The next morning you took me on a tour of your base and we talked about your forthcoming deployment in Afghanistan, about later coming to New Zealand and what you might do in the future.

Now we can only speculate on what you might have done. You were bright and determined enough to have become whatever you wanted.

Two years earlier your New Zealand family and United States families came together at West Point to watch you graduate towards the top of the Class of 2005 and to look on as Mum and Dad proudly pinned your lieutenant's bars on your shoulders.

You had grown up to become a fine and decent young man.

You were a challenging child - determined, self-willed and independent, even recalcitrant as Linda once labelled you. We got a glimpse of this early on when you were just four. We had arrived in LA after a long flight and decided we would walk around the block for some exercise. You proclaimed you would show us the way - adults led by a four year old! Two hours later we finally got back to your home but never was there a moment of self-doubt on your part that you knew what you were doing.

And you had no doubt about what you were doing in Afghanistan and why, though our countries ask a lot of our young men and women in deploying them there.

Earlier I received a letter from New Zealand's commanding officer in Afghanistan, Colonel Brendan Fraher expressing condolences from the Kiwi soldiers in Afghanistan.

"Words cannot portray the depth of feeling we have for you and your family at this time. The reality of the operational environment here in Sector East is known and understood by all of us. We understand the risks and what is required of us as we continue with the tasks we undertake .

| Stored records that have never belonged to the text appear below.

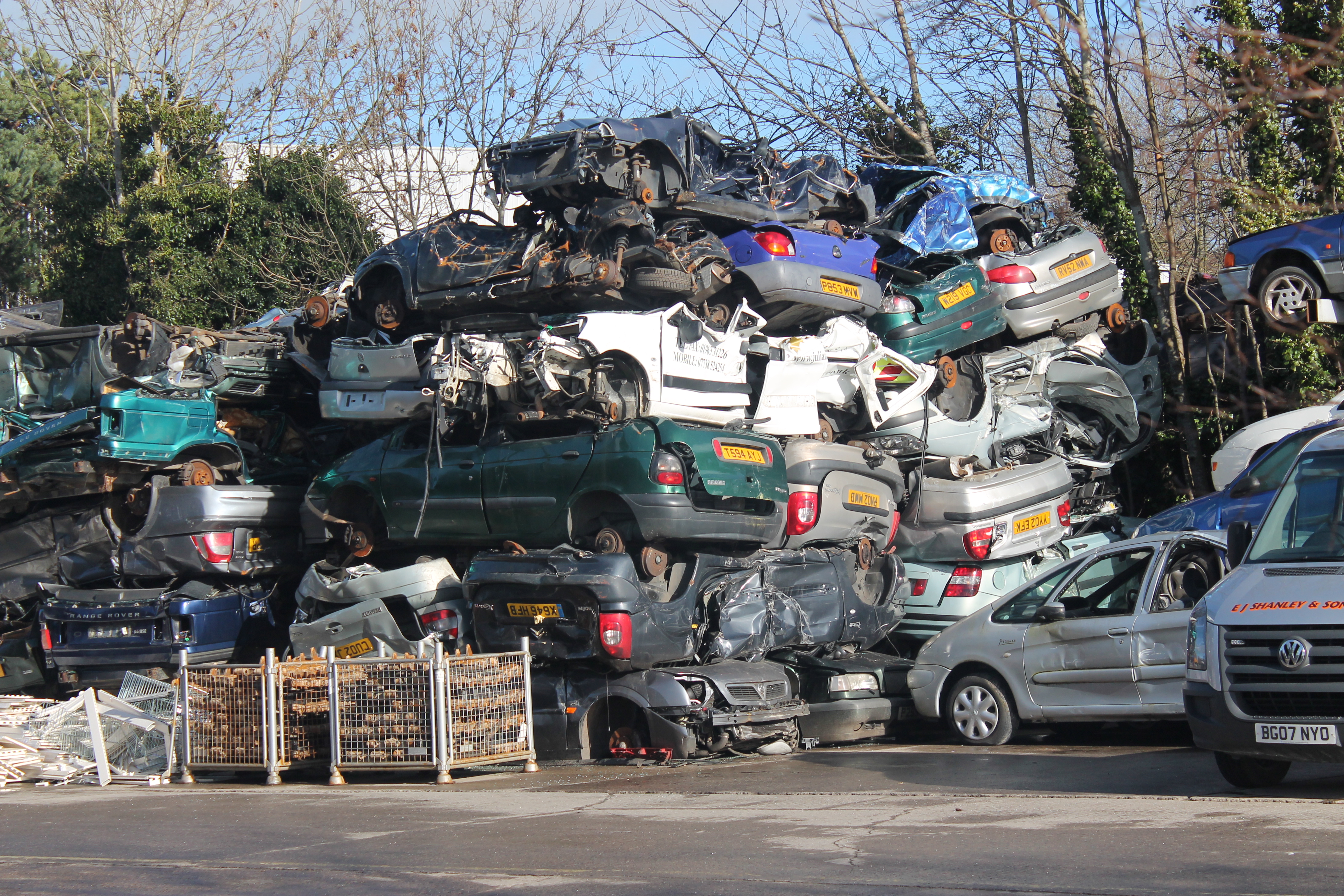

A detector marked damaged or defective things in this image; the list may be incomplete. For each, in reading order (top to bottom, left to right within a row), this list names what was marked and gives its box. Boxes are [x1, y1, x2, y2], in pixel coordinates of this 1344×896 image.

crushed green car [305, 416, 785, 564]
pile of crushed cars [0, 114, 1156, 763]
stacked wrecked car [0, 112, 1161, 763]
crushed green car [865, 255, 1005, 365]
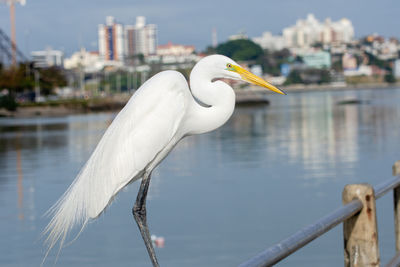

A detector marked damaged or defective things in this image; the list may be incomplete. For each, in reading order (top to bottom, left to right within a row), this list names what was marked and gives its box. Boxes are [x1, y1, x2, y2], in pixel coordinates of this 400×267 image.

rusty metal post [342, 184, 380, 267]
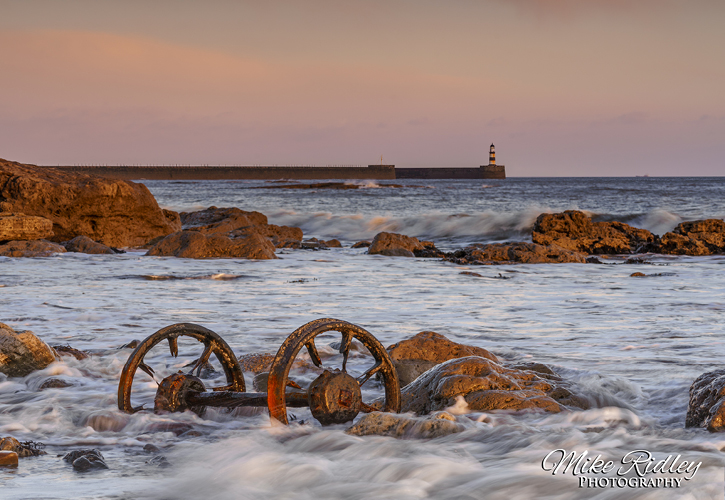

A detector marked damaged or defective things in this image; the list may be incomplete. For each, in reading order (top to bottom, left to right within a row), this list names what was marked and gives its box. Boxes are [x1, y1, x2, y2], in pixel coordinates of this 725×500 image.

rusty spoked wheel [117, 322, 245, 412]
rusty wheel [117, 322, 245, 412]
rusty spoked wheel [268, 318, 402, 424]
rusty wheel [268, 318, 402, 424]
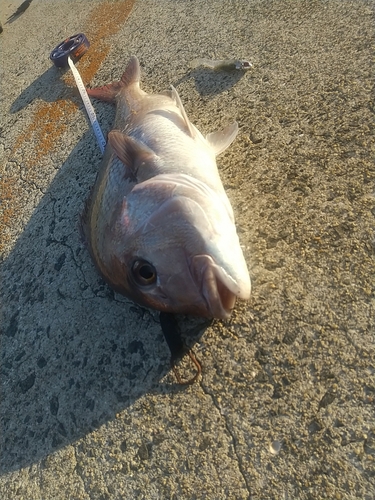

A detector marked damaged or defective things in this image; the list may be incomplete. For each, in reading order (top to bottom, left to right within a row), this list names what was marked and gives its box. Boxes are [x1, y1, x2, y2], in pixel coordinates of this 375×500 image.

rust stain [0, 0, 136, 250]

"All members of the New Zealand Task Groups who are located at Bagram Air Base lined the route to the flight line, side by side with our US colleagues as Lieutenant Matthew Ferrara and his fellow soldiers began their final journey home".

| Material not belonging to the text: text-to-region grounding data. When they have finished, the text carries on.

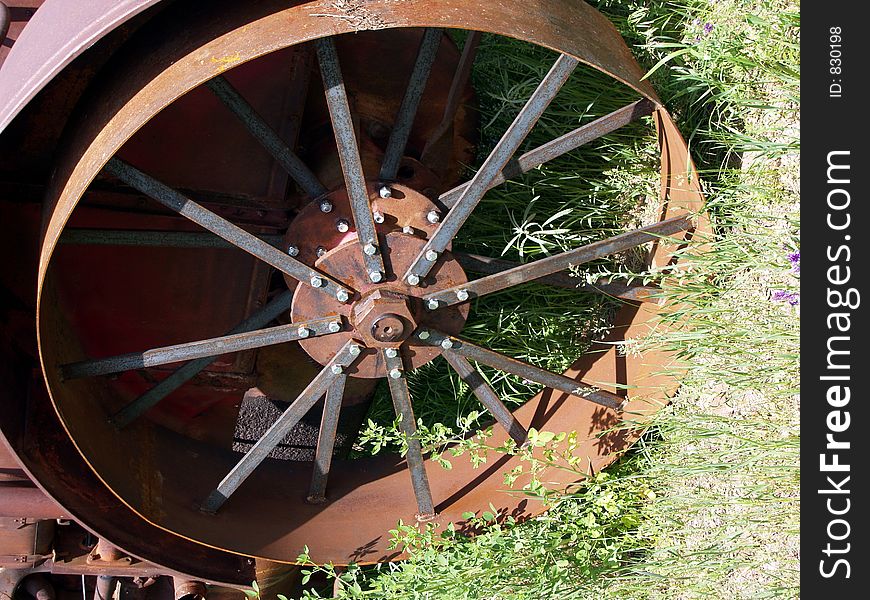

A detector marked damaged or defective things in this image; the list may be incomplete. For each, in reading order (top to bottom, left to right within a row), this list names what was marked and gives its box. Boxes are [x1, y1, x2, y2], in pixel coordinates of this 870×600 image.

rusty metal wheel [34, 0, 708, 568]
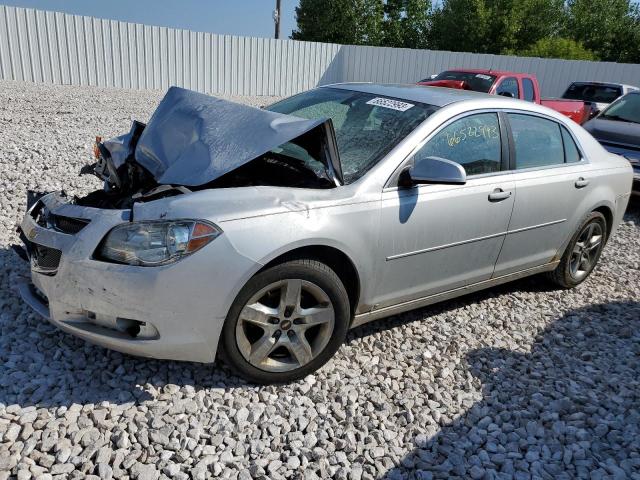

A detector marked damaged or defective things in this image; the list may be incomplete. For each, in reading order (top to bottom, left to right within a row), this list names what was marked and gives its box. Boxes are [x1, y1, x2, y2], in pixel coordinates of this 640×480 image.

damaged front end [74, 86, 340, 210]
crumpled hood [129, 86, 340, 186]
deployed airbag [134, 86, 342, 186]
crushed front bumper [17, 189, 258, 362]
broken headlight [99, 220, 221, 266]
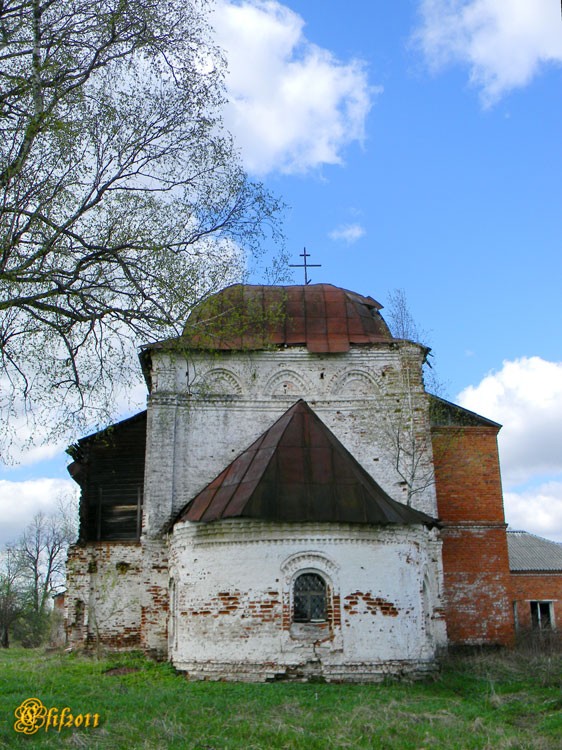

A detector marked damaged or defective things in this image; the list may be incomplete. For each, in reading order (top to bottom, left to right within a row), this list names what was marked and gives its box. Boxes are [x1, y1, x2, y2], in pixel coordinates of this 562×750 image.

rusted metal sheet [150, 284, 390, 356]
rusted metal dome roof [182, 284, 392, 354]
conical rusted roof [180, 284, 394, 354]
rusted metal sheet [177, 400, 436, 528]
conical rusted roof [176, 400, 438, 528]
rusted metal dome roof [176, 400, 438, 528]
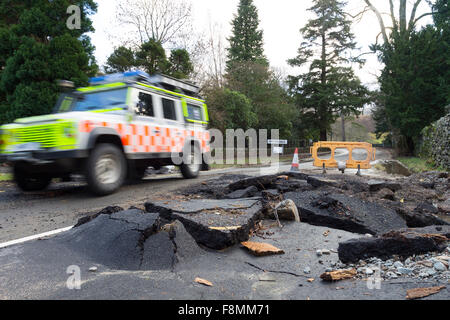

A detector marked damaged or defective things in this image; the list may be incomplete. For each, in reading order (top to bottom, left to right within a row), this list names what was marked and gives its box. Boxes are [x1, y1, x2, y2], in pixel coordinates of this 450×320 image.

broken tarmac [0, 171, 448, 298]
damaged road surface [0, 171, 448, 298]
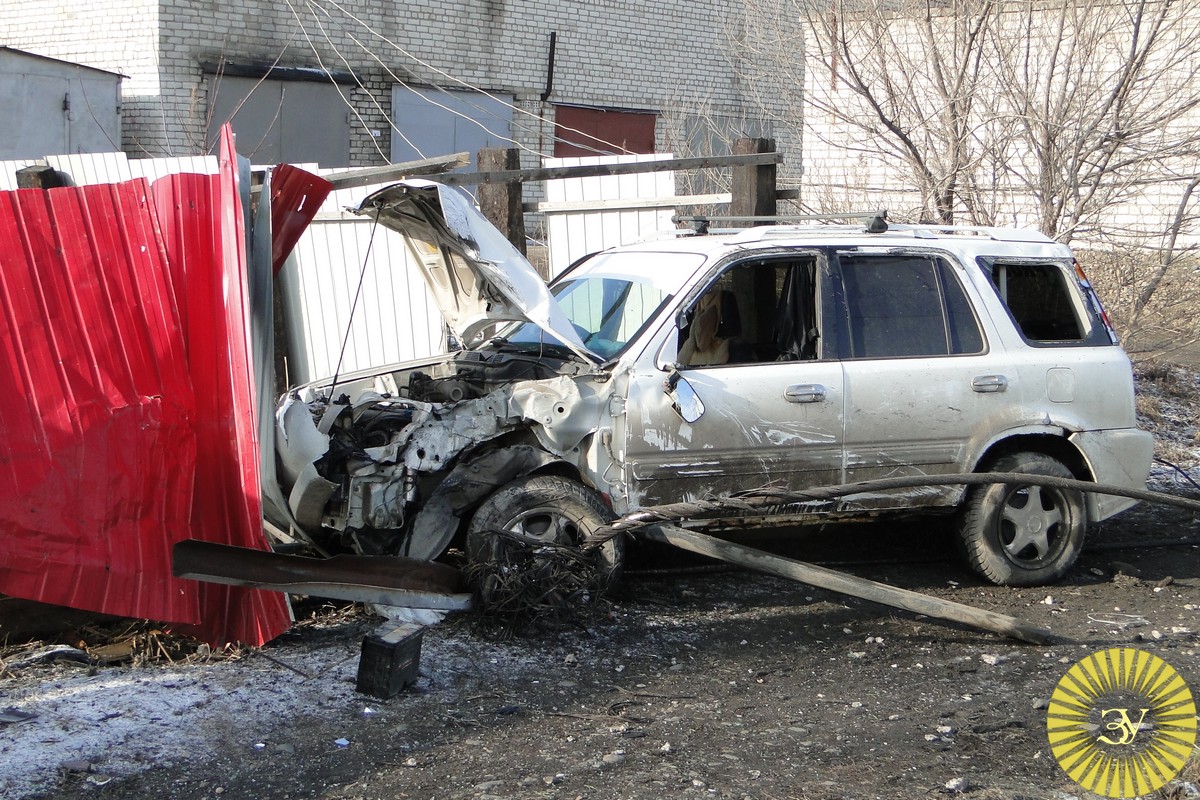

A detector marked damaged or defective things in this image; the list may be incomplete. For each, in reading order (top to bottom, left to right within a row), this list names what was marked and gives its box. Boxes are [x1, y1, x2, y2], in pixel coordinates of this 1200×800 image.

crumpled hood [352, 180, 596, 362]
shattered windshield [482, 252, 704, 360]
severely damaged suv [274, 184, 1152, 592]
damaged front wheel [464, 476, 624, 612]
broken wooden beam [632, 520, 1056, 648]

Matt, we are proud of you, of who you are and what you did. These past few days we have talked about you a lot. We have laughed about the good times and cried because we love you and your loss leaves a gap in our lives which will never be filled.

On Anzac Day, New Zealand's Veterans Day, the old soldiers read out an ode
"They shall not grow old as we who are left grow old
Age shall not weary them nor the years condemn".

For us Matt, you will always be that 24 year old with the cheeky grin in the prime of your life.

On the wall at home, we keep a picture of my uncle John, Dad's younger brother killed in the Pacific in 1944 aged just 19. In the generation before that young men on both sides of our family had died in the First World War. We have always hoped that history would not be repeated - tragically it has been.

To Linda, Mario, Marcus, Simone, Damon and Andy we offer our love and support. Matt's grandparents Bruce and Elaine, his uncle Dean and all his cousins from New Zealand - Kris, Kieran, Leanne, Nick, Ray, Courtney Tyler and Lauren who cannot be here to farewell Matt, will being thinking of him and the Ferrara family at this time.

We have all been touched by the sympathy and support so many have given to us, from the President and Prime Minister to Americans and New Zealanders who just wanted to say how sorry they were at our loss.

In particular, I was moved to receive a letter from Linda and Charlie Manning whose only son, Leonard, was killed in action in East Timor in 2001.

I would like to finish by reading part of it.

"Please know that we are thinking of you all and praying that all of those who love Matthew and now grieve for him will find comfort in knowing that he served his country and his fellow man well. The courage and determination to make a difference that young men like Leonard and Matthew live and die for inspires us to live life the fullest, making the most of every moment we have..

"If there is any advice I could offer it would be for those who grieve to allow themselves to embrace the pain and not to be afraid to feel the full force of it. The pain cannot destroy us because in the end we discover that love is stronger than death, so take all the time it takes to work through it, and to seek all the help needed for the journey. Matthew would want that and those who love him and must now learn to live without him deserve all the tender care that is available".

Matt, go well. You are a very special young man and you will stay in our hearts and our memories always.